### Your objective
Omit all pictures. Copy the rest of the material exactly.

___ Provided information

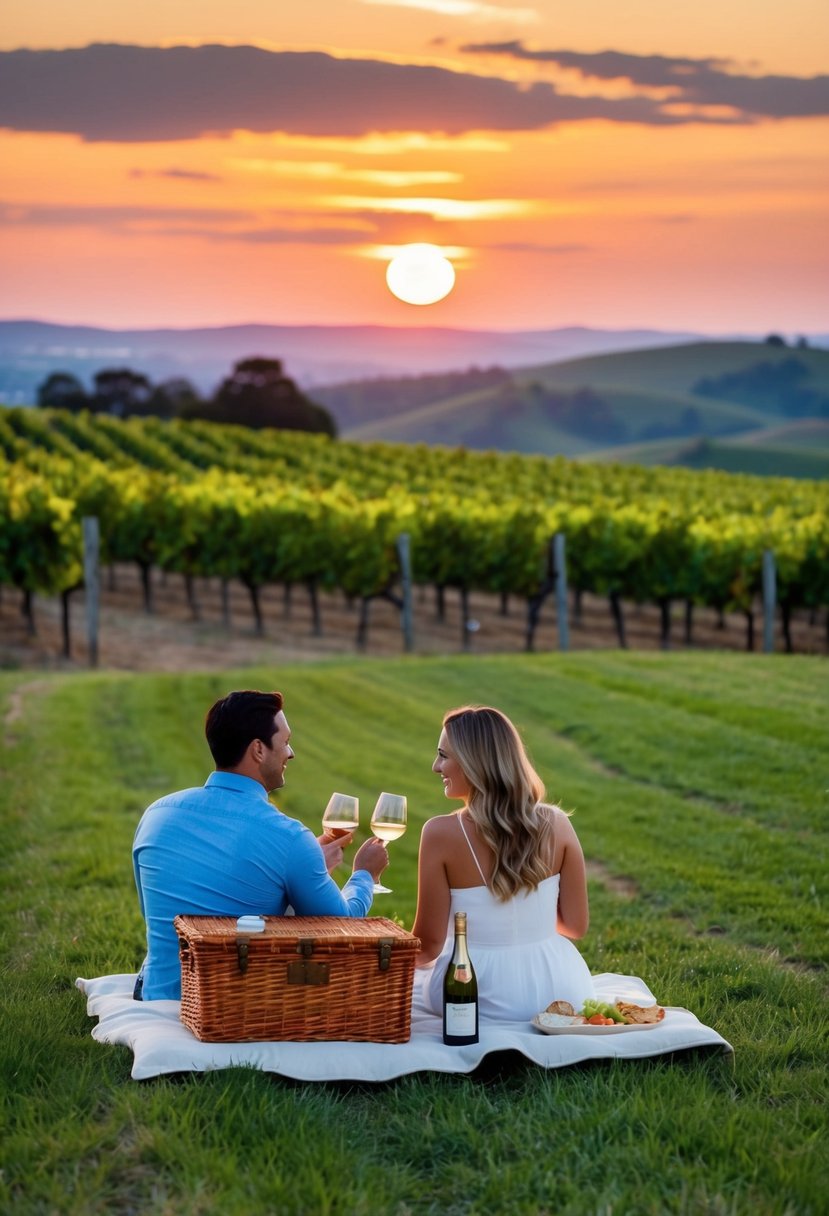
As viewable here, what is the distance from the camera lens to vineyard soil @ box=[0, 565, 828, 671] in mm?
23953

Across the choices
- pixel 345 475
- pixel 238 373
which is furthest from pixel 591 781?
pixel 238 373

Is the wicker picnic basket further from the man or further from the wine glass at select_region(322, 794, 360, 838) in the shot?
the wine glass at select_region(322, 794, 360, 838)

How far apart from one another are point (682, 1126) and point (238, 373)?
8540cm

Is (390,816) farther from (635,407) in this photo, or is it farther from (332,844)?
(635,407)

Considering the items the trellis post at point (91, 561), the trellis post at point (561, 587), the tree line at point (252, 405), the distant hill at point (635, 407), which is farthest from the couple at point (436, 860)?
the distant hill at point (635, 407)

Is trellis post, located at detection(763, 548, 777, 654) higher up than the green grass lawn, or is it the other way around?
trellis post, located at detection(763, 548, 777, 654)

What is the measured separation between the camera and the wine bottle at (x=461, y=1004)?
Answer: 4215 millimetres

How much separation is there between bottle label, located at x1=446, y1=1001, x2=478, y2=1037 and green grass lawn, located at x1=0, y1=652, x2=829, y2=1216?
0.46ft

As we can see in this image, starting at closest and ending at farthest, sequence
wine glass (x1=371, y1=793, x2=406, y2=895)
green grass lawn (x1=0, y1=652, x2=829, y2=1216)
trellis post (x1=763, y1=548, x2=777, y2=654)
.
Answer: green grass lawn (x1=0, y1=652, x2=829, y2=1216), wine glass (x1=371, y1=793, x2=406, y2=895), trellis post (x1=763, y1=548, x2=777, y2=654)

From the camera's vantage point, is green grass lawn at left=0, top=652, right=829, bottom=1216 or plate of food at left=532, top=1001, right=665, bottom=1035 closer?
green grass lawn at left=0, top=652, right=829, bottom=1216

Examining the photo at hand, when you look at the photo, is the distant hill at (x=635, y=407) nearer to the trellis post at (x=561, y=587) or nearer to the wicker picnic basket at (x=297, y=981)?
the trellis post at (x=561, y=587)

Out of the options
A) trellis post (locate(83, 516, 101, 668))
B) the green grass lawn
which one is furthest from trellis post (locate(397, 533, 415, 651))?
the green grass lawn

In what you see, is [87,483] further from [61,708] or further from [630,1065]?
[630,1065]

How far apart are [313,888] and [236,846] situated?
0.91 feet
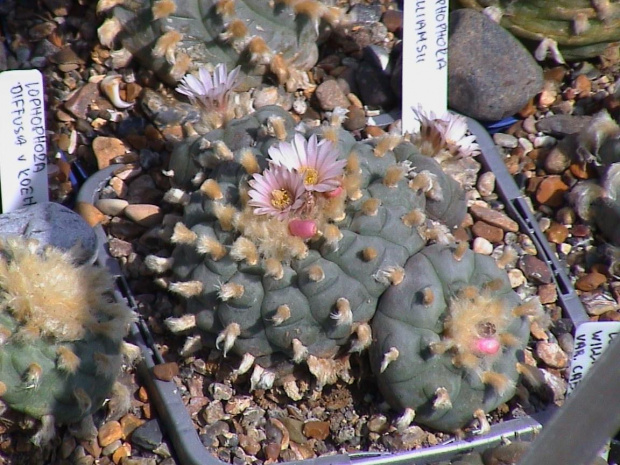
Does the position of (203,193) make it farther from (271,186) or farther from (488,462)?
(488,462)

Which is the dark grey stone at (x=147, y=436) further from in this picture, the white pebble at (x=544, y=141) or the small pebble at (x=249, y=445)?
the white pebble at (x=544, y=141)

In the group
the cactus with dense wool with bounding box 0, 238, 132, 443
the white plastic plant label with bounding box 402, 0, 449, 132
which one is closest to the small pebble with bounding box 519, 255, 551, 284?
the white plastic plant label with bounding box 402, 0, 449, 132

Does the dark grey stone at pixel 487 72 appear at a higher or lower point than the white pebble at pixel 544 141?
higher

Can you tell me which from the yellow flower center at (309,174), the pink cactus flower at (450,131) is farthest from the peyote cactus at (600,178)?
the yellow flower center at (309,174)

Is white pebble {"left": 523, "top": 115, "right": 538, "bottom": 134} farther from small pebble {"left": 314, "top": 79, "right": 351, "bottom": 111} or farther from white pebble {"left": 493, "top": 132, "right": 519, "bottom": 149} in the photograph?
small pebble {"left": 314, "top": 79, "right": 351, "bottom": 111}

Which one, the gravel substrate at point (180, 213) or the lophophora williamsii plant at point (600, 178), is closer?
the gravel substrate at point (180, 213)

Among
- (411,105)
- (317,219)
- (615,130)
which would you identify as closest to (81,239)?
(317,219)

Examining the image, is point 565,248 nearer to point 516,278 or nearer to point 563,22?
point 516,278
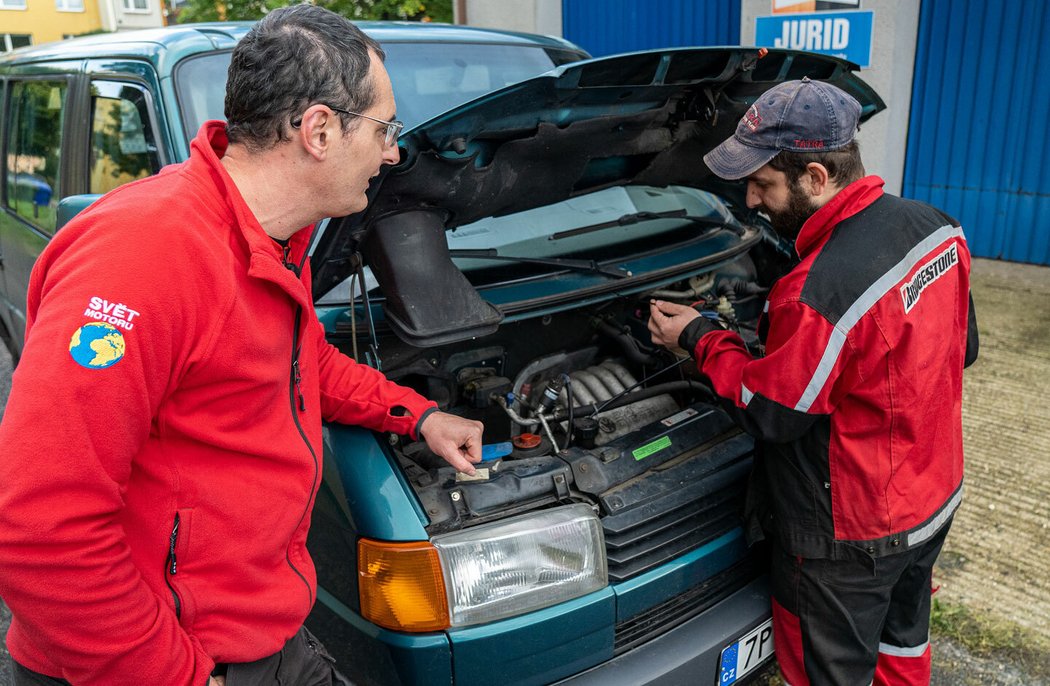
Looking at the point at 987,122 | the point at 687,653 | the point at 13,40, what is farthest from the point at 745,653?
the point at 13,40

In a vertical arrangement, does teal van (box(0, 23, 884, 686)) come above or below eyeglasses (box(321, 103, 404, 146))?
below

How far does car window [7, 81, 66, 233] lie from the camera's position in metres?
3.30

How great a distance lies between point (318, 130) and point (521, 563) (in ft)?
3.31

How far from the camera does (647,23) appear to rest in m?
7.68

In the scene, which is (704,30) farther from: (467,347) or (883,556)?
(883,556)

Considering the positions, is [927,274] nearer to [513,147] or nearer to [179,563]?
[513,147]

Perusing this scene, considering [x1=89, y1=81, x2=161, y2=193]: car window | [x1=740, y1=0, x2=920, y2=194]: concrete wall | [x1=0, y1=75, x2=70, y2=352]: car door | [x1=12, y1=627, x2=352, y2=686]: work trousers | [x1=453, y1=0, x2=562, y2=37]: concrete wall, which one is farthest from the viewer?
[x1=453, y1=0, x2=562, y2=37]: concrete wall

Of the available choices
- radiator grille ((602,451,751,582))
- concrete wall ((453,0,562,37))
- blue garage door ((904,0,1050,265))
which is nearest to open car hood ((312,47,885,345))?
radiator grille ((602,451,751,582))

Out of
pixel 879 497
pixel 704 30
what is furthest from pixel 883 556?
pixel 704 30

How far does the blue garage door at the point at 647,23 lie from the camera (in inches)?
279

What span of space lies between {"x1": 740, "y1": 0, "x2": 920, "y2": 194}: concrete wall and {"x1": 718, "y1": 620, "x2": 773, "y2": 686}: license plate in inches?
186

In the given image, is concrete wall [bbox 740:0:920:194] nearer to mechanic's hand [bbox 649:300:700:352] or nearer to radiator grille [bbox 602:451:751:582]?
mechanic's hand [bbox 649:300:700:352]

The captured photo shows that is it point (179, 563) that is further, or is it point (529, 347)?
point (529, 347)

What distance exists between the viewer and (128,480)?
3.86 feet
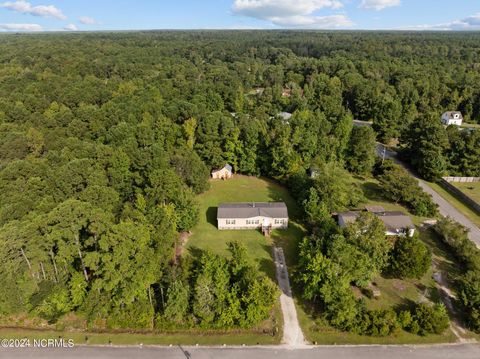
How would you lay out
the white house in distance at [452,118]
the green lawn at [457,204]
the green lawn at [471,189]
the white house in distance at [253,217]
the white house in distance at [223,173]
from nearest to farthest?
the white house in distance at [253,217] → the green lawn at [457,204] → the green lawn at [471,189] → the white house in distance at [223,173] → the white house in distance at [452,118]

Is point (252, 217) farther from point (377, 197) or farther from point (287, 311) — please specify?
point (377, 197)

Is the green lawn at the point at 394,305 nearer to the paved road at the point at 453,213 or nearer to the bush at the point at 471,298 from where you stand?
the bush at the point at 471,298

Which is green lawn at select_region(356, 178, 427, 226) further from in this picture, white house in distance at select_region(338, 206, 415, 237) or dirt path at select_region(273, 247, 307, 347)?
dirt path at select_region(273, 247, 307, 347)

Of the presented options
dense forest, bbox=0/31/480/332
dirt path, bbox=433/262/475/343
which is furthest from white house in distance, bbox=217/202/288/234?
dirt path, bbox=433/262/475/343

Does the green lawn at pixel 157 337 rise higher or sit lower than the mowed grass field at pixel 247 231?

______

### Finished exercise
As viewable here, what is the distance from the camera lens to vineyard soil @ box=[0, 565, 828, 671] in mm?
23953

Across the choices
- pixel 345 475
- pixel 238 373
which is furthest from pixel 591 781?
pixel 238 373

Is the wicker picnic basket further from the man or further from the wine glass at select_region(322, 794, 360, 838) in the shot?
the wine glass at select_region(322, 794, 360, 838)

How far apart from one another are point (682, 1126) and point (238, 373)?
8540cm

Is (390,816) farther from (635,407) in this photo, or is it farther from (332,844)?
(635,407)

Considering the items the trellis post at point (91, 561), the trellis post at point (561, 587), the tree line at point (252, 405), the distant hill at point (635, 407), which is farthest from the couple at point (436, 860)?
the distant hill at point (635, 407)

Is trellis post, located at detection(763, 548, 777, 654) higher up than the green grass lawn, or is it the other way around?
trellis post, located at detection(763, 548, 777, 654)

What is the measured separation between the camera and the wine bottle at (x=461, y=1004)?
Answer: 4215 millimetres

How much separation is there between bottle label, located at x1=446, y1=1001, x2=478, y2=1037 and green grass lawn, located at x1=0, y1=652, x2=829, y2=1216?
0.46ft

As we can see in this image, starting at closest and ending at farthest, sequence
wine glass (x1=371, y1=793, x2=406, y2=895)
green grass lawn (x1=0, y1=652, x2=829, y2=1216)
trellis post (x1=763, y1=548, x2=777, y2=654)
.
Answer: green grass lawn (x1=0, y1=652, x2=829, y2=1216), wine glass (x1=371, y1=793, x2=406, y2=895), trellis post (x1=763, y1=548, x2=777, y2=654)

From the camera's vantage point, is green grass lawn at left=0, top=652, right=829, bottom=1216 or plate of food at left=532, top=1001, right=665, bottom=1035 closer?
green grass lawn at left=0, top=652, right=829, bottom=1216

Examining the photo at hand, when you look at the photo, is the distant hill at (x=635, y=407) nearer to the trellis post at (x=561, y=587) or nearer to the wicker picnic basket at (x=297, y=981)?
the trellis post at (x=561, y=587)

Out of the options
A) trellis post (locate(83, 516, 101, 668))
B) the green grass lawn
which one is furthest from trellis post (locate(397, 533, 415, 651))?
the green grass lawn

In what you see, is [87,483] further from [61,708] or further from [630,1065]?
[630,1065]

How far apart are [313,888] and [236,846] situated?
0.91 feet
Does the position of (203,193) make it farther from (271,186) or farther from (488,462)?
(488,462)

Which is the dark grey stone at (x=147, y=436) further from in this picture, the white pebble at (x=544, y=141) or the small pebble at (x=249, y=445)?
the white pebble at (x=544, y=141)

In the group
the cactus with dense wool with bounding box 0, 238, 132, 443
the white plastic plant label with bounding box 402, 0, 449, 132
which one is closest to the small pebble with bounding box 519, 255, 551, 284?
the white plastic plant label with bounding box 402, 0, 449, 132

Does the dark grey stone at pixel 487 72 appear at a higher or lower point than the white pebble at pixel 544 141?
higher

Can you tell me which from the yellow flower center at (309,174), the pink cactus flower at (450,131) is farthest from the peyote cactus at (600,178)?
the yellow flower center at (309,174)

Is white pebble {"left": 523, "top": 115, "right": 538, "bottom": 134} farther from small pebble {"left": 314, "top": 79, "right": 351, "bottom": 111} or farther from white pebble {"left": 493, "top": 132, "right": 519, "bottom": 149} in the photograph?
small pebble {"left": 314, "top": 79, "right": 351, "bottom": 111}

Which one, the gravel substrate at point (180, 213) or the lophophora williamsii plant at point (600, 178), is closer?
the gravel substrate at point (180, 213)

Among
- (411,105)
- (317,219)
- (615,130)
which would you identify as closest to (81,239)?
(317,219)

Examining the image, is point 565,248 nearer to point 516,278 or nearer to point 563,22?
point 516,278
Looking at the point at 987,122 | the point at 687,653 | the point at 13,40, what is farthest from the point at 745,653?
the point at 13,40

In a vertical arrangement, does teal van (box(0, 23, 884, 686)) come above or below eyeglasses (box(321, 103, 404, 146))?
below

How far does car window [7, 81, 66, 233] lie from the camera's position in metres?
3.30

How great a distance lies between point (318, 130) and point (521, 563) (in ft)?
3.31

How far from the camera does (647,23) appear to rest in m?
7.68

In the scene, which is (704,30) farther from: (467,347) or (883,556)?
(883,556)

Considering the positions, is [927,274] nearer to [513,147] or nearer to [179,563]?
[513,147]

Perusing this scene, considering [x1=89, y1=81, x2=161, y2=193]: car window | [x1=740, y1=0, x2=920, y2=194]: concrete wall | [x1=0, y1=75, x2=70, y2=352]: car door | [x1=12, y1=627, x2=352, y2=686]: work trousers | [x1=453, y1=0, x2=562, y2=37]: concrete wall, which one is farthest from the viewer?
[x1=453, y1=0, x2=562, y2=37]: concrete wall

Of the available choices
- radiator grille ((602,451,751,582))
- concrete wall ((453,0,562,37))
- blue garage door ((904,0,1050,265))
which is nearest to open car hood ((312,47,885,345))?
radiator grille ((602,451,751,582))

Out of
pixel 879 497
pixel 704 30
what is furthest from pixel 883 556?
pixel 704 30

How far does the blue garage door at the point at 647,23 lie from the camera (in inches)?
279

What span of space lies between {"x1": 740, "y1": 0, "x2": 920, "y2": 194}: concrete wall and {"x1": 718, "y1": 620, "x2": 773, "y2": 686}: license plate in inches?
186

In the given image, is concrete wall [bbox 740:0:920:194] nearer to mechanic's hand [bbox 649:300:700:352] or nearer to radiator grille [bbox 602:451:751:582]?
mechanic's hand [bbox 649:300:700:352]

The captured photo shows that is it point (179, 563) that is further, or is it point (529, 347)?
point (529, 347)

What distance exists between the viewer and (128,480)?
3.86 feet
How would you lay out
the white house in distance at [452,118]
the green lawn at [457,204]
the green lawn at [471,189]
the white house in distance at [253,217]
the white house in distance at [223,173]
from nearest to farthest?
the white house in distance at [253,217] → the green lawn at [457,204] → the green lawn at [471,189] → the white house in distance at [223,173] → the white house in distance at [452,118]

Is point (252, 217) farther from point (377, 197) or farther from point (287, 311) — please specify?
point (377, 197)

Is the green lawn at the point at 394,305 nearer to the paved road at the point at 453,213 or nearer to the bush at the point at 471,298 from where you stand?
the bush at the point at 471,298

Which is green lawn at select_region(356, 178, 427, 226) further from in this picture, white house in distance at select_region(338, 206, 415, 237) or dirt path at select_region(273, 247, 307, 347)?
dirt path at select_region(273, 247, 307, 347)

Of the presented options
dense forest, bbox=0/31/480/332
dirt path, bbox=433/262/475/343
which is furthest from white house in distance, bbox=217/202/288/234?
dirt path, bbox=433/262/475/343

Does the green lawn at pixel 157 337 rise higher or sit lower than the mowed grass field at pixel 247 231?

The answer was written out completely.